If your garage door opener takes a full second to identify your controller, you won't notice. If I am using a laser to paint a target for my Hellfire missile, is there any reason to pulse the laser other than to provide a unique signature.

In my analysis above, the LiDAR is scanning at 10Hz, and the laser is firing at 1.5MHz 1.0MHz. Whatever you do to ID your signal must work in less than a micro-second. A laser that pulses in Giga-Hertz gives you the possibility of a signal, but the back-scatter is not that simple.
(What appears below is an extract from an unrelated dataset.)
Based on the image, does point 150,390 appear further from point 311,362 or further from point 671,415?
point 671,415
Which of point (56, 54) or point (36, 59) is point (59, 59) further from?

For example, if the laser hits a bicycle wheel, you will get scatter from the wheel, and from whatever is behind the wheel. Scatter from an angled surface will be blurred a bit. This is okay for determining range. It could be a problem for sorting out Giga-Hertz data.

You are looking at 150,000 spots every scan. Given that number, there is a high probability you will see some laser spots from the car next to you.

--
JHG
 
The gate-time for a single receiver is 2 microseconds after pulse launch. Everything outside that time period is nonexistent and therefore irrelevant. Each receiver's "spot" is only active for 2 us a maximum of 20 times a second.

Bear in mind that this is not like RF co-channel interference; in order for anything to happen at all, two lidars must hit exactly the same spot within 2 us of each other to have anything happen at all. Assuming the 4E-5 duty cycle as a random probability, the probability of both occurring simultaneously is essentially on the order of 1.6E-9, which means that two systems would have to be scanning the same area for hours to have any realistic probability of interfering.